Welche Dienstleistungen von allgemeinem Interesse würden nach dem Beschluss des Europäischen Parlaments unter den Geltungsbereich der Richtlinie fallen?
Welche Dienstleistungen von allgemeinem wirtschaftlichem Interesse würden nach dem Beschluss des Europäischen Parlaments unter den Geltungsbereich der Richtlinie fallen?
Wären nach Auffassung der Bundesregierung private Pflegedienste, private Kinderbetreuungseinrichtungen, private Gesundheitsdienste und private Bildungsträger im Geltungsbereich der Richtlinie, und welche Position vertritt die Bundesregierung in dieser Frage im Rat?

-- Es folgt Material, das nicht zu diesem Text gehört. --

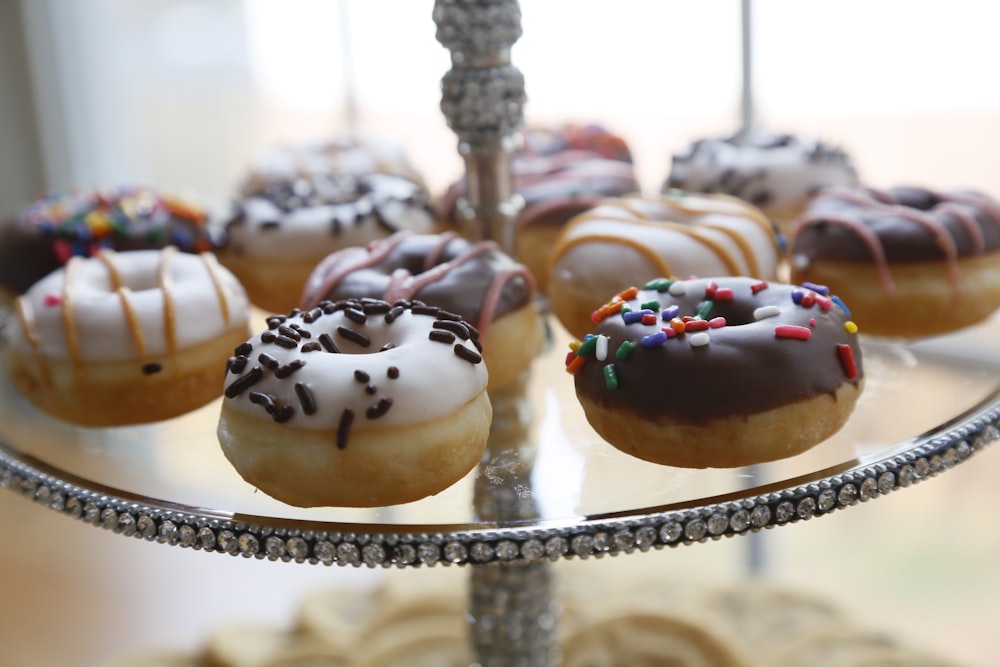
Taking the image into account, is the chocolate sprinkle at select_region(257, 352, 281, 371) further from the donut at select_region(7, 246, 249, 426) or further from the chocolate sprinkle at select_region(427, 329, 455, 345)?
the donut at select_region(7, 246, 249, 426)

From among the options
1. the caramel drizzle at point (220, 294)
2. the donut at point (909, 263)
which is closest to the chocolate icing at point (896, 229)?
the donut at point (909, 263)

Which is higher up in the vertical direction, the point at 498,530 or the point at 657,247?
the point at 657,247

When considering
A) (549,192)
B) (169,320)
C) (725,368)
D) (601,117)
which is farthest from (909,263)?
(601,117)

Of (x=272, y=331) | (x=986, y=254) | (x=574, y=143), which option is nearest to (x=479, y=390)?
(x=272, y=331)

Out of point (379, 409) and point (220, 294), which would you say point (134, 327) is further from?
point (379, 409)

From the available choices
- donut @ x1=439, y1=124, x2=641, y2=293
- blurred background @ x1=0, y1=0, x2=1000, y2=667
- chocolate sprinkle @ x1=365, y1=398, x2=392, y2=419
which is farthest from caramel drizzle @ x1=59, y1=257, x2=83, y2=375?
blurred background @ x1=0, y1=0, x2=1000, y2=667

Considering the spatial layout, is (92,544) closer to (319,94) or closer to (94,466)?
(319,94)

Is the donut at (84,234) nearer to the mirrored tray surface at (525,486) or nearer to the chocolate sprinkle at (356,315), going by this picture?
the mirrored tray surface at (525,486)
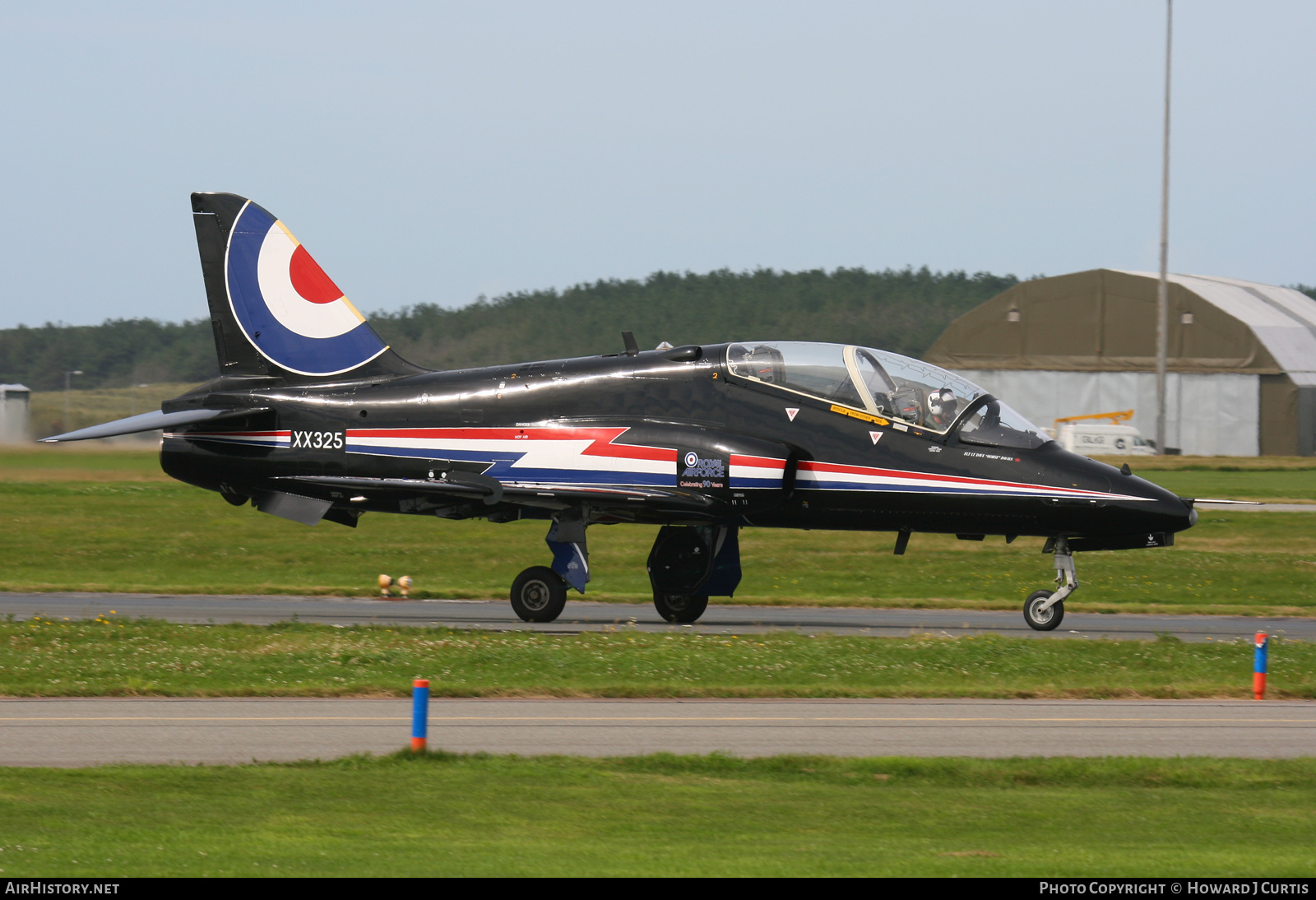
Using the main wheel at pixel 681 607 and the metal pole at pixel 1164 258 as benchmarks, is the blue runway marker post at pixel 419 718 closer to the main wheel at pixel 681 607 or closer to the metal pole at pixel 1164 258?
the main wheel at pixel 681 607

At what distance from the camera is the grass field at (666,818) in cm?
796

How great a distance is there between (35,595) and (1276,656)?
18.9 meters

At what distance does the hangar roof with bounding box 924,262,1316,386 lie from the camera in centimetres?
6994

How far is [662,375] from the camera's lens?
19797 mm

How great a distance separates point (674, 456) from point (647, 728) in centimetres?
678

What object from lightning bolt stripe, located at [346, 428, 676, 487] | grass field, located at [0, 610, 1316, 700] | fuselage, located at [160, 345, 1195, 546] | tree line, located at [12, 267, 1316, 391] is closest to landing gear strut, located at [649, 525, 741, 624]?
fuselage, located at [160, 345, 1195, 546]

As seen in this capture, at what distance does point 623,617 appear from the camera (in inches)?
832

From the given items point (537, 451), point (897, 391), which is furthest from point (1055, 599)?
point (537, 451)

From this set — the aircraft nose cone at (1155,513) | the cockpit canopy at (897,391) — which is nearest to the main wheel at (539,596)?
the cockpit canopy at (897,391)

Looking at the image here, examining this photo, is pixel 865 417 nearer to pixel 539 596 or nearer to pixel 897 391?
pixel 897 391

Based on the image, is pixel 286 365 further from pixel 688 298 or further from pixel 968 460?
pixel 688 298

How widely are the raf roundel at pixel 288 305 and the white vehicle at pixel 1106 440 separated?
48282 millimetres

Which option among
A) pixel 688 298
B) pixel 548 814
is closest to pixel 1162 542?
pixel 548 814

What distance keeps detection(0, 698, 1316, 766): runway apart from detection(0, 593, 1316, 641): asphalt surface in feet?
14.1
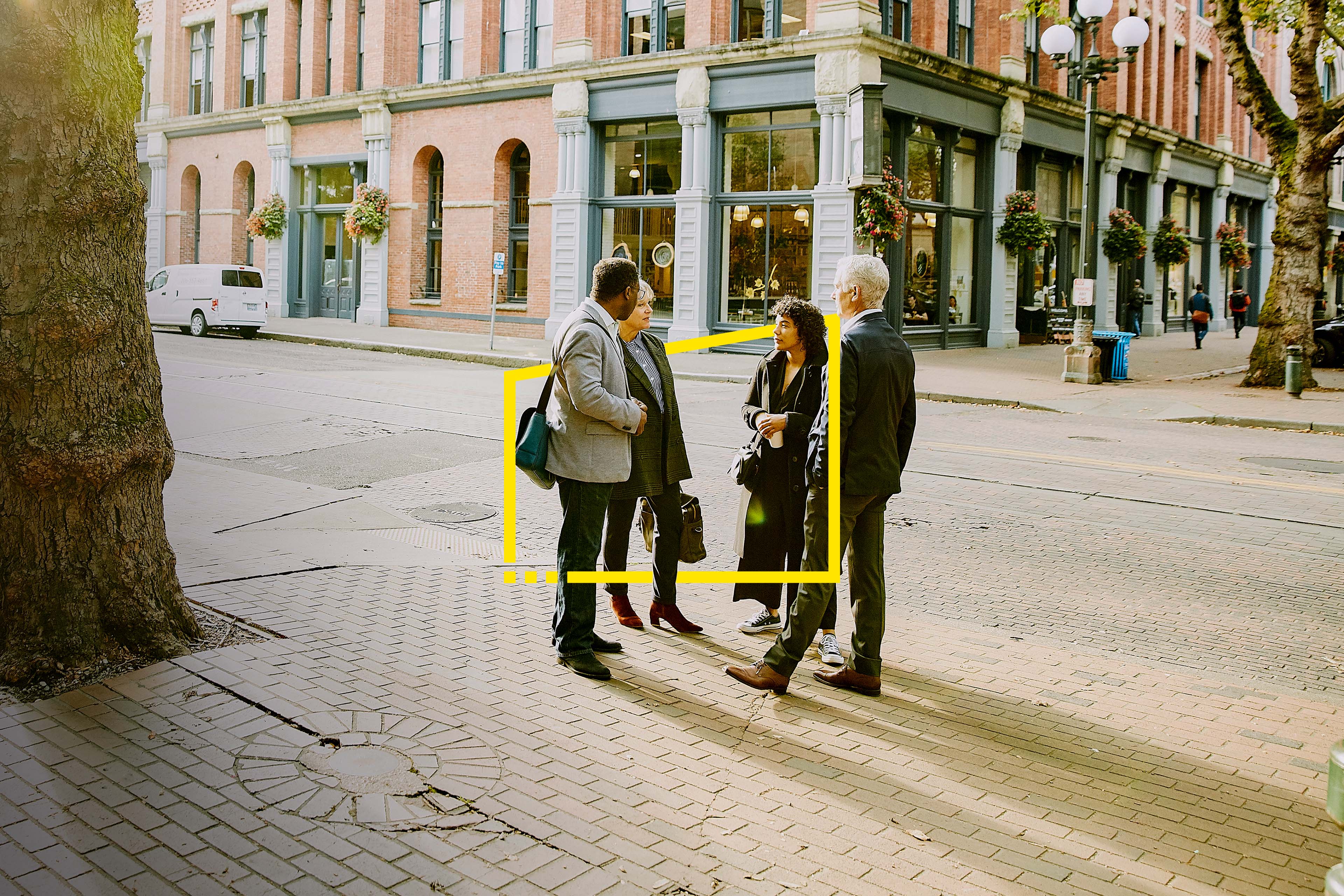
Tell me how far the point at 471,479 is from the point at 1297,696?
7.30m

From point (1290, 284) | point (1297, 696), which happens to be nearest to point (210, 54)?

Welche Position wird die Bundesregierung im Rat hinsichtlich der Herausnahme weiterer Bereiche aus dem Geltungsbereich der gesamten Richtlinie und aus dem Geltungsbereich von Artikel 16 vertreten?
Wie interpretiert die Bundesregierung die Erwägung 7d (P6_TA-PROV (2006)0061): „Diese Richtlinie sollte so ausgelegt werden, dass die Ausübung der in den Mitgliedstaaten und durch die Charta der Grundrechte der Europäischen Union anerkannten Grundrechte mit den in den Artikeln 43 (Niederlassungsfreiheit) und 49 (freier Dienstleistungsverkehr) des Vertrags festgelegten Grundfreiheiten in Einklang gebracht werden“, und welche Konsequenzen zieht sie aus dieser Gleichstellung für die Schutzfunktion von Grundrechten?